Youngest Child has outgrown the last of the newborn size diapers. She’s just shy of 14 weeks old. That seems right. I’m going to miss them. They were so adorable. One more step. One more thing to move on from.
Oh hey, EC did get another box from her grandmother. She got a bracelet and a necklace. I’m not sure why the grandmother thought they needed their own box… that’s odd. See, it’s good I didn’t do anything with my pissiness. Another box came. I feel like an ungrateful piece of shit but that’s not it.
It’s that on Eldest Child’s birthday it’s crappy to send things for her siblings (and the box came for her dad before hers as well) before her so that she feels like everyone but her is getting a present for her birthday. That part isn’t kind.
I’m trying to present this to EC as lessons in patience and the vagaries of the post office. Even if she put all the boxes in the mail on the same day there is no guarantee how they will arrive.

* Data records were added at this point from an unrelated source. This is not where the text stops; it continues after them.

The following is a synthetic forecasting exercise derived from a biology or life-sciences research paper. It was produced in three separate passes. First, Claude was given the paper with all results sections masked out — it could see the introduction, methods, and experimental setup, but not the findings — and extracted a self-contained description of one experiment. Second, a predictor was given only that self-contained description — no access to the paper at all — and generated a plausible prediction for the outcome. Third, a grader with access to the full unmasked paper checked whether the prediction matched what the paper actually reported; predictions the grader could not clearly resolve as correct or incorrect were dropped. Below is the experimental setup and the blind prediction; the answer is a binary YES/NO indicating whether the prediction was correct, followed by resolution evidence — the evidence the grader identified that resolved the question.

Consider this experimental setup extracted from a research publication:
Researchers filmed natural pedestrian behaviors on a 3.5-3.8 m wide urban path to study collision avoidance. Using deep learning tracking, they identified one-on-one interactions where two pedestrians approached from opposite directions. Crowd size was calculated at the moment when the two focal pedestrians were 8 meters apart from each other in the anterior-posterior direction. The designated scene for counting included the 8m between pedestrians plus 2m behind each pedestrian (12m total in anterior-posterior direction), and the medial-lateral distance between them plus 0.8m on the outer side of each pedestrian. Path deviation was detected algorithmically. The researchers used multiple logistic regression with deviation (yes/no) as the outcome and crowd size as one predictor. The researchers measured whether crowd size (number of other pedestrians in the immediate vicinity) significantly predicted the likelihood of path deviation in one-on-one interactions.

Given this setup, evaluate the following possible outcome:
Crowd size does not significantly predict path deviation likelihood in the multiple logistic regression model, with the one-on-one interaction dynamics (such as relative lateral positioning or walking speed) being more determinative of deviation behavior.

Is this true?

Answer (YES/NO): NO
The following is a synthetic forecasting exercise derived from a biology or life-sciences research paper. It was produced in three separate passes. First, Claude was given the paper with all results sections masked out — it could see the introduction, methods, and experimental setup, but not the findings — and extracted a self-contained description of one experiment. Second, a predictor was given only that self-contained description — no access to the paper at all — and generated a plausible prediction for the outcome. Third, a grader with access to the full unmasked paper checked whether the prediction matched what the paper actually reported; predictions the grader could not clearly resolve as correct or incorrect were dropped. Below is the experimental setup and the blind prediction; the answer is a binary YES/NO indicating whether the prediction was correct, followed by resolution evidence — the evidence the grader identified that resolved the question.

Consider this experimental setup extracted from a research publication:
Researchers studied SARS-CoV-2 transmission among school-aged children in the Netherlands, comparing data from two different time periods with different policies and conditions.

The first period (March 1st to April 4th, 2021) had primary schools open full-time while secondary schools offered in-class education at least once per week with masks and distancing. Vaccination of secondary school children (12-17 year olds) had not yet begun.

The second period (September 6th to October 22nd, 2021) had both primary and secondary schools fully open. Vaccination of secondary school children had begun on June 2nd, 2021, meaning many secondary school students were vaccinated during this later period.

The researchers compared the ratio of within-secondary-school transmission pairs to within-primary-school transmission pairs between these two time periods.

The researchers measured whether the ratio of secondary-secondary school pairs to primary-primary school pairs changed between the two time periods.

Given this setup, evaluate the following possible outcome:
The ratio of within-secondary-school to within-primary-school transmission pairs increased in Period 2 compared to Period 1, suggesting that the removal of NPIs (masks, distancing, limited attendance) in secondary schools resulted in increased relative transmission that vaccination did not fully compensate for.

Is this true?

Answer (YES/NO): NO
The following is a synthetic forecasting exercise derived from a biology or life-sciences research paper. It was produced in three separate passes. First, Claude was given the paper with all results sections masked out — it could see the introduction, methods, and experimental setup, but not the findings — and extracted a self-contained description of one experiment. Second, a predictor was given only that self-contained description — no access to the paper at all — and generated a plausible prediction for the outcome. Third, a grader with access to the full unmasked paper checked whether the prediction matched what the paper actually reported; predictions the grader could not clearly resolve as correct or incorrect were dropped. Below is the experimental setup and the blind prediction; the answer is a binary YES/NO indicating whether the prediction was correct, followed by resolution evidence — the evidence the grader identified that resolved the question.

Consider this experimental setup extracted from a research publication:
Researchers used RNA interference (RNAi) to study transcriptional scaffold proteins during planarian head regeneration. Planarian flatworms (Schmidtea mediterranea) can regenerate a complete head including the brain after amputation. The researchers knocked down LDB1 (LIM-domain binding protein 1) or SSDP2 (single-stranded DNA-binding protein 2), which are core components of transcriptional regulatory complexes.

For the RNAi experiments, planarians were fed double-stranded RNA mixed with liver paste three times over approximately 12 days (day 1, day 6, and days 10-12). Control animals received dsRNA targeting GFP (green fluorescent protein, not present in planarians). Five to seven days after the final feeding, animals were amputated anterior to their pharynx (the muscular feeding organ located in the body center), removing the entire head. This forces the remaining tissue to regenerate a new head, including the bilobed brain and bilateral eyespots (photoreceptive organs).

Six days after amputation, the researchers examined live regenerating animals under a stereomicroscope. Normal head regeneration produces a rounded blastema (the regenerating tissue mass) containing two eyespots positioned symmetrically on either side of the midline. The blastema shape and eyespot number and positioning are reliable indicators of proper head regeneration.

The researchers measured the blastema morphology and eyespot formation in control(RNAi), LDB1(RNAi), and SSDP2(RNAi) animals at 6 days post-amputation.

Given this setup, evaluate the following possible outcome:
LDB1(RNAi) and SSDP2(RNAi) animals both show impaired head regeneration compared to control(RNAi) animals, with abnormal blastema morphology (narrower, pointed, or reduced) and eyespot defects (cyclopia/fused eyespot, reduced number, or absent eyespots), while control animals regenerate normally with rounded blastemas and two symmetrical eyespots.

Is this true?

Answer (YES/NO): YES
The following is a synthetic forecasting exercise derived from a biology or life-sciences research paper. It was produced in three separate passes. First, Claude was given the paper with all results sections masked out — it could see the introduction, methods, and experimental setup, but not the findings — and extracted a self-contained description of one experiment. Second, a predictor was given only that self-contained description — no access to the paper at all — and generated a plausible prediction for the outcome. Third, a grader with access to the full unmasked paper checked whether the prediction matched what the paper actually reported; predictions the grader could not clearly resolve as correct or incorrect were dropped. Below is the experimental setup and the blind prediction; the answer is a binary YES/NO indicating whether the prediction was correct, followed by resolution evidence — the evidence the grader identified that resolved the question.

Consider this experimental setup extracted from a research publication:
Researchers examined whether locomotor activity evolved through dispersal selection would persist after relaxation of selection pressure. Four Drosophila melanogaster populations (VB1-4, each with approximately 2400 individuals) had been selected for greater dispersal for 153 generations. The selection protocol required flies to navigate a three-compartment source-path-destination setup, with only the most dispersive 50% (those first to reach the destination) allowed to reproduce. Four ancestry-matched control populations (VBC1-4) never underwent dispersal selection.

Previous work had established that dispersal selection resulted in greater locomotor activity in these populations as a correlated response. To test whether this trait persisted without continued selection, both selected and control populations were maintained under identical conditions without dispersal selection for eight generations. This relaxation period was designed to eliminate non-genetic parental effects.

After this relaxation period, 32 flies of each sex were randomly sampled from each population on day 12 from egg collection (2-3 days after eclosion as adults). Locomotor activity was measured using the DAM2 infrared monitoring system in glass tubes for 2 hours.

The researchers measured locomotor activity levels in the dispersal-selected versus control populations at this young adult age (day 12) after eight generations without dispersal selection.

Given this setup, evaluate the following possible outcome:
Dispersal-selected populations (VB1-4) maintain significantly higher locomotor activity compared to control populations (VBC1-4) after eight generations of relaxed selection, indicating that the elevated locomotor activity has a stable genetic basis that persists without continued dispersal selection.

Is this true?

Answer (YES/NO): YES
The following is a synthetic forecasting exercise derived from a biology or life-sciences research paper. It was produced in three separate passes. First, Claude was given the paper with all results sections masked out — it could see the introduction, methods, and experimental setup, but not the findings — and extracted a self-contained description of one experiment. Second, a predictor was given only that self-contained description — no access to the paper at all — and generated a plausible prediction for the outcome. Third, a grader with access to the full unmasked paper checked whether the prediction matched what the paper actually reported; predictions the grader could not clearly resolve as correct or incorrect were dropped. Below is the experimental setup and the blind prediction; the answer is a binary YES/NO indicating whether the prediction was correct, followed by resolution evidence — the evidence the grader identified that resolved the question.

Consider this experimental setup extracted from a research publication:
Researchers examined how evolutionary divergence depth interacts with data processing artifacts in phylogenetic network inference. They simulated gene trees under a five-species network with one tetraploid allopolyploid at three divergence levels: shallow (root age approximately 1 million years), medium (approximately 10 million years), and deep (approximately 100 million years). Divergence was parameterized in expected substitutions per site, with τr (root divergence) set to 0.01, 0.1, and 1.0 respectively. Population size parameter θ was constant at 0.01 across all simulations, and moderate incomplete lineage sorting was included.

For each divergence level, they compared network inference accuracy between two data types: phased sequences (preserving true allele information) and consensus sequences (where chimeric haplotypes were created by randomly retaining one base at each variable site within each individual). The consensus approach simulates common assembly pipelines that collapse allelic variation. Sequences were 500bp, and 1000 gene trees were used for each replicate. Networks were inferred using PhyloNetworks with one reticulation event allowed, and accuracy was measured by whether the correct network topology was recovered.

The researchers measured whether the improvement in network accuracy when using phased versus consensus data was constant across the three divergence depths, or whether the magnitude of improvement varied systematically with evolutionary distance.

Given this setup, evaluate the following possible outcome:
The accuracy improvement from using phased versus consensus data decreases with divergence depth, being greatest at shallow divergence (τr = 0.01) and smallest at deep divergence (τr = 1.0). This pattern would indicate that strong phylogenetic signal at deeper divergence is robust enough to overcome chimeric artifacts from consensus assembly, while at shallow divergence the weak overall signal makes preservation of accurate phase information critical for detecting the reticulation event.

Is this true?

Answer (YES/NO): YES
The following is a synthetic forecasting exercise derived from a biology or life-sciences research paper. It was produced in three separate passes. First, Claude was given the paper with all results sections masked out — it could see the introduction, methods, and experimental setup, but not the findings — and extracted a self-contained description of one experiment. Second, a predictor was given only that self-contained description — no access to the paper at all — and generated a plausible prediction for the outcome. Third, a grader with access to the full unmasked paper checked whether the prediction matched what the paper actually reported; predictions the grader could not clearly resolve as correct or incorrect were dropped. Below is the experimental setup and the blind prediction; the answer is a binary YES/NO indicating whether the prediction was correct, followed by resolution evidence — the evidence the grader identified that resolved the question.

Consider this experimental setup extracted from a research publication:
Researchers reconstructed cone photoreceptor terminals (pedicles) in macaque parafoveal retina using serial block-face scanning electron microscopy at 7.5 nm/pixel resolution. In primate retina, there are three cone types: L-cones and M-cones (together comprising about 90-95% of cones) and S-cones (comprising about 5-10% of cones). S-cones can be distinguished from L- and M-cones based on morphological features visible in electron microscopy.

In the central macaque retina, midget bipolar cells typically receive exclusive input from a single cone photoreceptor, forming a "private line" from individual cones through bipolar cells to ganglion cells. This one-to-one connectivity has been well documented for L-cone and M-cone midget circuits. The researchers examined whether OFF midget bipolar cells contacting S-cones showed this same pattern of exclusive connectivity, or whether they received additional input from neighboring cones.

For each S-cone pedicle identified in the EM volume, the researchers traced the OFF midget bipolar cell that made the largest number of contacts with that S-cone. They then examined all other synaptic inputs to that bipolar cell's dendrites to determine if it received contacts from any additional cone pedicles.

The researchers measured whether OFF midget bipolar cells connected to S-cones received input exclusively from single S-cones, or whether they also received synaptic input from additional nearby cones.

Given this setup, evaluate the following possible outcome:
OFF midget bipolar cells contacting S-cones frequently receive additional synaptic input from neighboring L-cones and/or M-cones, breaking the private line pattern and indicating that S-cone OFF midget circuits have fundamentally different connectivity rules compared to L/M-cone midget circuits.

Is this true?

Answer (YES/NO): NO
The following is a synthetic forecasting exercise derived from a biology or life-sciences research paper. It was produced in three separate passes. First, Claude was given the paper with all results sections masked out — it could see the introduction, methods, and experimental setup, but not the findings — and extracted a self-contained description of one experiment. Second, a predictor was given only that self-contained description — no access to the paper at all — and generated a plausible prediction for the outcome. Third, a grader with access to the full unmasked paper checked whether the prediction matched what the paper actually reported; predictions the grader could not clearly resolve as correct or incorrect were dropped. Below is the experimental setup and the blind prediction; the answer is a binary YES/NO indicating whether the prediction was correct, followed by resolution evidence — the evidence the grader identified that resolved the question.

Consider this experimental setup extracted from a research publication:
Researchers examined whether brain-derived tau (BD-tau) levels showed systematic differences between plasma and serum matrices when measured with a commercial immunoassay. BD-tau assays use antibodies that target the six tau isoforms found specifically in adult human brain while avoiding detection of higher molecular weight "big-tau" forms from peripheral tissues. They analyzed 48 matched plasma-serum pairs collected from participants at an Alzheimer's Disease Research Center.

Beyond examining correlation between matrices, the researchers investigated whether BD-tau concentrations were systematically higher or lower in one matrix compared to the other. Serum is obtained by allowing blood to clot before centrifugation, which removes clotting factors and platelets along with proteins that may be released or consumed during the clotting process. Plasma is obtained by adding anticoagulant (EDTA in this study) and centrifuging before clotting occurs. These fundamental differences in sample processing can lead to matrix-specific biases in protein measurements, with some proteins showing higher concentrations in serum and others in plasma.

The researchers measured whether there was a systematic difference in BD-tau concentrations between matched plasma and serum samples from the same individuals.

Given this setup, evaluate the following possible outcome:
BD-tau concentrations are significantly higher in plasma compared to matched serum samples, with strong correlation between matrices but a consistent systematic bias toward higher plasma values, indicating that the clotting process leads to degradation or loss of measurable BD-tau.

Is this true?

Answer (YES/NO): NO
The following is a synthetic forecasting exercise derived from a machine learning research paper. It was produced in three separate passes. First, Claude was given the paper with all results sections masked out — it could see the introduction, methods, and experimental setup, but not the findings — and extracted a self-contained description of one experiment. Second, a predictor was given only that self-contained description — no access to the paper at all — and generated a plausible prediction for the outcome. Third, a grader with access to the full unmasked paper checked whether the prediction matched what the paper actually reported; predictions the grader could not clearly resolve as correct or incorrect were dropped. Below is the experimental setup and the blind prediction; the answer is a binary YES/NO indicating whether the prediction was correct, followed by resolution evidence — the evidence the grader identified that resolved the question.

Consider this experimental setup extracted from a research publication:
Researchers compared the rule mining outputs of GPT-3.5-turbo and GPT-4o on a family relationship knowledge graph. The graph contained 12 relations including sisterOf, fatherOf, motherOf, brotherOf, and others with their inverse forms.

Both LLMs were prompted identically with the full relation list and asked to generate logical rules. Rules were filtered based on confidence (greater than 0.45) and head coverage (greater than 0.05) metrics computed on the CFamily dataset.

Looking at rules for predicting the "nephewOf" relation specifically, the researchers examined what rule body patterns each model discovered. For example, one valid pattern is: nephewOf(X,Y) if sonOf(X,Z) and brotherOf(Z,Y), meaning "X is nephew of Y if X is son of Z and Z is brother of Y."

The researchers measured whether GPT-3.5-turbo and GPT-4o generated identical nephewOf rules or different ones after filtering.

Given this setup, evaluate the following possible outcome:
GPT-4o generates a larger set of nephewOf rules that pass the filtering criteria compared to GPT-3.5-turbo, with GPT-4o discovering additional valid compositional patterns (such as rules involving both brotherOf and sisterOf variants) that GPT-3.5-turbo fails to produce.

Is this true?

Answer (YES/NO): YES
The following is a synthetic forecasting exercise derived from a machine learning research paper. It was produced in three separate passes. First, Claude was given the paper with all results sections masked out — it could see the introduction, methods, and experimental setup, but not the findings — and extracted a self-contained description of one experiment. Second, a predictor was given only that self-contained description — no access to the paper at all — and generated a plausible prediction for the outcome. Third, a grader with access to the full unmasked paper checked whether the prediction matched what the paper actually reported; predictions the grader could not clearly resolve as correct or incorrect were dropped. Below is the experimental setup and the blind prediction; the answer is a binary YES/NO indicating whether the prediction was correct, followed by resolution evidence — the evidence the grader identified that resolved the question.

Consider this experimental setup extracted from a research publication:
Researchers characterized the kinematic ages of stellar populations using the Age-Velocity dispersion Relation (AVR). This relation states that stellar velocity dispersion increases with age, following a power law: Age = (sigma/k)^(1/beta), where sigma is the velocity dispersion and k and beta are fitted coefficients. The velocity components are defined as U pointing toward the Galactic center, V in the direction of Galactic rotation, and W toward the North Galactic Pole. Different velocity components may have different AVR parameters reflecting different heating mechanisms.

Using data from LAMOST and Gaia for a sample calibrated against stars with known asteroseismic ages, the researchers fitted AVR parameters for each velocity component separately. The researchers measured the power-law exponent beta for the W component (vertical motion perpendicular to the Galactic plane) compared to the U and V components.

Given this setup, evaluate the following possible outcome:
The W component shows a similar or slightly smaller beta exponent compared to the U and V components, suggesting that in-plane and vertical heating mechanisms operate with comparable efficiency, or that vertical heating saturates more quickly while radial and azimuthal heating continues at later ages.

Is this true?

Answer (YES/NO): NO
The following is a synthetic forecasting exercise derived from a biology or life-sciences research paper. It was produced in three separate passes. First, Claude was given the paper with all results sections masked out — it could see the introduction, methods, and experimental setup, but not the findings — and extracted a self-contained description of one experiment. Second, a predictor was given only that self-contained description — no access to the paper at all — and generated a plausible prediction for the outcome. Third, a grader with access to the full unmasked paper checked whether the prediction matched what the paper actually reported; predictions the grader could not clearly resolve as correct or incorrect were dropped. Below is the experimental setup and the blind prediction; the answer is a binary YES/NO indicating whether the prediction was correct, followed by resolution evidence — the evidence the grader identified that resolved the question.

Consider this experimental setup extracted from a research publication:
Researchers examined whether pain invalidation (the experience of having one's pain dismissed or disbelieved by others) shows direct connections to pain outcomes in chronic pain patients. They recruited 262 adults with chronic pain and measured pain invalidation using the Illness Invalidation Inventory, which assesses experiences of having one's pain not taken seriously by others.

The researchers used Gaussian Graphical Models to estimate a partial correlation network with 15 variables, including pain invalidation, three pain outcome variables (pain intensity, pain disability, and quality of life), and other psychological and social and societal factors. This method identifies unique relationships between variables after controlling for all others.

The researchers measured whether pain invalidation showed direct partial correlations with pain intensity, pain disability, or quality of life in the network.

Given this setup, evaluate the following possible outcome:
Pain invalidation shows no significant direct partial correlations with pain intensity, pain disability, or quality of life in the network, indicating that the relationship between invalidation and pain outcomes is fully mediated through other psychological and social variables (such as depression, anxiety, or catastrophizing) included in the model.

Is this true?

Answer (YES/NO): YES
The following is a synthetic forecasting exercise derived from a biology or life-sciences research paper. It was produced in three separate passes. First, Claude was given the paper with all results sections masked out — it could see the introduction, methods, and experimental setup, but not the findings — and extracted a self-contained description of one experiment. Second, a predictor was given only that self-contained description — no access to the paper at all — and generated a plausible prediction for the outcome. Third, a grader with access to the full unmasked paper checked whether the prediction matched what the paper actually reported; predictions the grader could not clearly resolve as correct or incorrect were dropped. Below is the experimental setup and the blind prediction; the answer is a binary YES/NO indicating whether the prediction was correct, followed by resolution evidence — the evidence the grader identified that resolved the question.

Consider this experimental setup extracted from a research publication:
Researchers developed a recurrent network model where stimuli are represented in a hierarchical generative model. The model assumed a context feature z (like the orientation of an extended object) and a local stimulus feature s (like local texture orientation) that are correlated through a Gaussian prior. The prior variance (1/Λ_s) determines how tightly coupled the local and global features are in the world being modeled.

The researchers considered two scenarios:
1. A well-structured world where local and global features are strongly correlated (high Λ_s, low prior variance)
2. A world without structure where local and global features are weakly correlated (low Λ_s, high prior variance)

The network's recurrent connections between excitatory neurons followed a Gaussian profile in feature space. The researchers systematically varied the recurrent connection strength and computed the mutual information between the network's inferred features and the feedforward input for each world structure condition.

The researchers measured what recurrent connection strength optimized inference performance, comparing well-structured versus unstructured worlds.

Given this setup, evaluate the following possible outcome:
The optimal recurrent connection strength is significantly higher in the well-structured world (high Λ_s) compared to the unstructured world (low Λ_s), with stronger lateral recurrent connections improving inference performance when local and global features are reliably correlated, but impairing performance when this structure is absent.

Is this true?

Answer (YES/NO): YES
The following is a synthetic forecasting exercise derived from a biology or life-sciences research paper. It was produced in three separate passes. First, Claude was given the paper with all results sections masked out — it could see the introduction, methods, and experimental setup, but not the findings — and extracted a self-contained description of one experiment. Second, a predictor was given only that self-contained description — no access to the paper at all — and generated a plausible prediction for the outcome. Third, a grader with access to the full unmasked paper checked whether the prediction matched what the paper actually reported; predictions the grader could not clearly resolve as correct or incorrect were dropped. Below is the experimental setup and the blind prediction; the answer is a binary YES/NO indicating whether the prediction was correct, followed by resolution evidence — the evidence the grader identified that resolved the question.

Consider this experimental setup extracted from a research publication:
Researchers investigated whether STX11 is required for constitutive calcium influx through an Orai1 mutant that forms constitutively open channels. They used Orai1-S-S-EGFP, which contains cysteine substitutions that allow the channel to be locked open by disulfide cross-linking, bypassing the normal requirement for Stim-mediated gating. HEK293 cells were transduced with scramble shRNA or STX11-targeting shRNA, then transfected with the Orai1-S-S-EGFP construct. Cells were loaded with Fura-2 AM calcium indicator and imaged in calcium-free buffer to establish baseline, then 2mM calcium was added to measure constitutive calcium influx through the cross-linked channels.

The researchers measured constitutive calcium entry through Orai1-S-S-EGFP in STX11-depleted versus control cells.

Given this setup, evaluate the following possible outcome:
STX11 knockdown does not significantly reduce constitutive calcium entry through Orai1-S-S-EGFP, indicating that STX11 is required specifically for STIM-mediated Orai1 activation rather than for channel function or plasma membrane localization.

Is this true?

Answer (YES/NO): NO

So I can have my feelings in my head and shut up about them and that’s fine. I can wait. I can send a perfectly polite thank you card in the end that doesn’t acknowledge that I felt ungrateful and bitchy. She doesn’t need to know that.
I do still wish she wouldn’t have sent so much more for the baby than the birthday girl. I mean, really. I will feel the same on each kid’s birthday.
I am enjoying fantasizing about packing. How to organize. How much is necessary. Why things might be a good idea and what things why not. We do a lot of food prep on the go. In the normal course of things I carry around a ridiculous amount of shit in my van.